Они обернулись и увидели Кларису — ее глаза сверкали.

— Как вы могли, миссис Уайт, — набросилась она на хозяйку, — пустить в дом этого человека. Знайте же: пока он не уберется, ноги моей здесь не будет...

— Но, миссис Кроузер, — попыталась успокоить Кларису миссис Уайт, — вы слишком жестоки...

— Жестока? — переспросила Клариса. — Это я-то жестока? Да по сравнению с ним я невинный младенец! Этот человек причинил мне столько горя, что...

— Подождите, милочка, — возразила хозяйка, — вы лучше послушайте, что он собирается вам сказать. Он, между прочим, о вас очень тепло отзывался! Не прогоняйте его, не выслушав. Не надо требовать от мужчин, чтоб они были ангелами с крылышками — к чему это? Я понимаю: в свое время он наломал дров, но теперь надо его простить — кто из нас без греха? А кроме того, я уверена, что он получил хороший урок. Смотрите, какой он кроткий, — стоит ли так на него кричать? Мало кто из мужчин стерпит, когда на его доброту отвечают грубостью. Будьте благоразумной — дайте ему высказаться.

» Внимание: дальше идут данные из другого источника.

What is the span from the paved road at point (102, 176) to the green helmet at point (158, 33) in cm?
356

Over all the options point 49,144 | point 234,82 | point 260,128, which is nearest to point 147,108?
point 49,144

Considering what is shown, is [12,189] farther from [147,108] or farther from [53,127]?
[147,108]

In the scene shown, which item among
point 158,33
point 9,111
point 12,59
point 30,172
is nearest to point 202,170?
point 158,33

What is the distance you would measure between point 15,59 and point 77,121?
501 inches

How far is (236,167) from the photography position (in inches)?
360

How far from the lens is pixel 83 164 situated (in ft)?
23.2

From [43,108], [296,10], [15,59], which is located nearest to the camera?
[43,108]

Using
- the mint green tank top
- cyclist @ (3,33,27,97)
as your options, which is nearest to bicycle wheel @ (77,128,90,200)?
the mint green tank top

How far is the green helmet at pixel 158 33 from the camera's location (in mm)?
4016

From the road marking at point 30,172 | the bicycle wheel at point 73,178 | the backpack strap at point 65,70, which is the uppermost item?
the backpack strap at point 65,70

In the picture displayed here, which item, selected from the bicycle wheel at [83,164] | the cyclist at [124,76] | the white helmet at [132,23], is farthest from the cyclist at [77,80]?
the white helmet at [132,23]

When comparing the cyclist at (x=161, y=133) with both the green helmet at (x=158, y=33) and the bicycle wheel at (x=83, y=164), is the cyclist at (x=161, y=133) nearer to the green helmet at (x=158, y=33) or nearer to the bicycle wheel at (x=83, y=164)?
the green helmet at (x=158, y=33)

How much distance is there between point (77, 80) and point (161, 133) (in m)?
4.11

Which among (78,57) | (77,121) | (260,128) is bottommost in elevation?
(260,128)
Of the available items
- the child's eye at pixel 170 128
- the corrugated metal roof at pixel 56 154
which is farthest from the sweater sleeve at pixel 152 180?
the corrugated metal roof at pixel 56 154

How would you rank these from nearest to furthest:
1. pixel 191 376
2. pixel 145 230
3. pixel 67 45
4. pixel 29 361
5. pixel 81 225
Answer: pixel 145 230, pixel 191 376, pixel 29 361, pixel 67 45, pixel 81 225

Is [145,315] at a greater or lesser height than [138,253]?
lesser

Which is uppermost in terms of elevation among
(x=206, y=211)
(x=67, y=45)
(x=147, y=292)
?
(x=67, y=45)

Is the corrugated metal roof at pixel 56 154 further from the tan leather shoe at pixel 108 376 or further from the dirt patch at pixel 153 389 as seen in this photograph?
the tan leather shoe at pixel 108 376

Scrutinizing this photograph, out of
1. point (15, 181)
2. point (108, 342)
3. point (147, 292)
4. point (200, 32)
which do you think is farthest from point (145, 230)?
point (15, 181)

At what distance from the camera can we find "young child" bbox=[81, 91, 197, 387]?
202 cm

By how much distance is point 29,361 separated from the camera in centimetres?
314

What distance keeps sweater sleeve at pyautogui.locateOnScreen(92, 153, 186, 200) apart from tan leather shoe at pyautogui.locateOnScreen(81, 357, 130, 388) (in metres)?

Ледбиттер, за которого в жизни никто не замолвил доброго слова, тем более женщина, действительно стоял как овечка — силы вдруг совсем покинули его — и только с надеждой поглядывал на свою неожиданную заступницу, делая вид, что никакой Кларисы нет и в помине. Клариса, со своей стороны, тоже старалась его не замечать — она обращалась исключительно к своей домохозяйке.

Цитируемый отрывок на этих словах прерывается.